VARSOVIE: La Cour de justice de l'Union européenne (CJUE) UE a rejeté jeudi le recours de la Pologne contre 68,5 millions d'euros d'astreintes accumulées depuis le refus de Varsovie de mettre fin à l'extraction de lignite dans une énorme mine proche des frontières avec la République tchèque et l'Allemagne.

"La Cour de justice rejette le pourvoi de la Pologne contre l'arrêt du Tribunal concernant l'annulation des astreintes journalières infligées dans l'affaire de la mine de Turów", selon un communiqué de presse officiel dans lequel la CJUE insiste sur son souhait de "garantir l'application effective du droit de l'Union dans l'intérêt général".

La mine polonaise, qui s'étend à ciel ouvert sur plus de 10 kilomètres le long des deux zones frontalières, suscite des tensions avec ses voisins qui lui reprochent d'abaisser le niveau des nappes phréatiques et de polluer l'environnement.

En 2021, la République tchèque avait porté l'affaire devant la CJUE.

La mine Turow a été sommée de cesser ses activités, mais l'ancien gouvernement polonais nationaliste n'a pas obtempéré et, en conséquence, Varsovie a été condamné par Bruxelles à une astreinte de 500.000 euros par jour.

Selon le gouvernement, la fermeture de la mine compromettrait la sécurité énergétique du pays.

En 2022, moyennant un engagement à des investissements importants dans la protection de l'environnement, la Pologne est parvenue finalement à un accord amiable avec la République tchèque.

Cependant la Commission européenne a sommé Varsovie de verser environ 68,5 M EUR, soit l'équivalent des astreintes journalières cumulées avant la conclusion de l'accord avec Prague.

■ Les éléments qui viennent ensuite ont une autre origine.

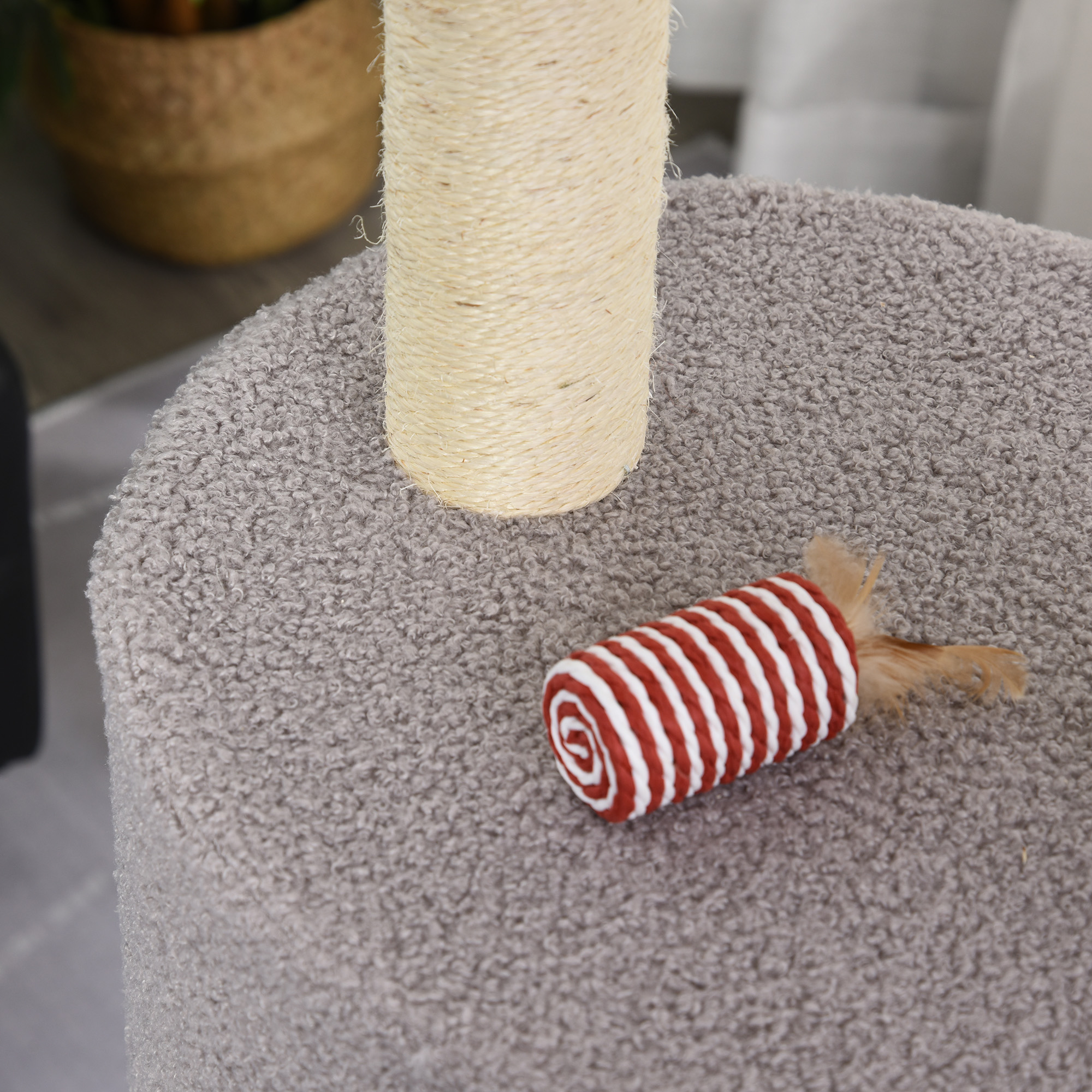 Un primer plano de un poste rascador para gatos. El poste rascador es beige con un juguete a rayas rojas y blancas.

Face au nouveau refus polonais, Bruxelles a prélevé les sommes dues dans les fonds européens destinés à Varsovie, une démarche alors inédite.

"L'accord amiable conclu entre la République tchèque et la Pologne n'a pas supprimé rétroactivement les astreintes ordonnées en référé", a expliqué jeudi la CJUE.

Selon la Cour européenne, les astreintes gardent "un caractère préventif et non répressif, contrairement à ce que prétendait la Pologne".

"L'obligation de payer l'astreinte journalière, versée au budget de l'Union, vise à assurer le respect des mesures provisoires déjà ordonnées", a insisté la CJUE.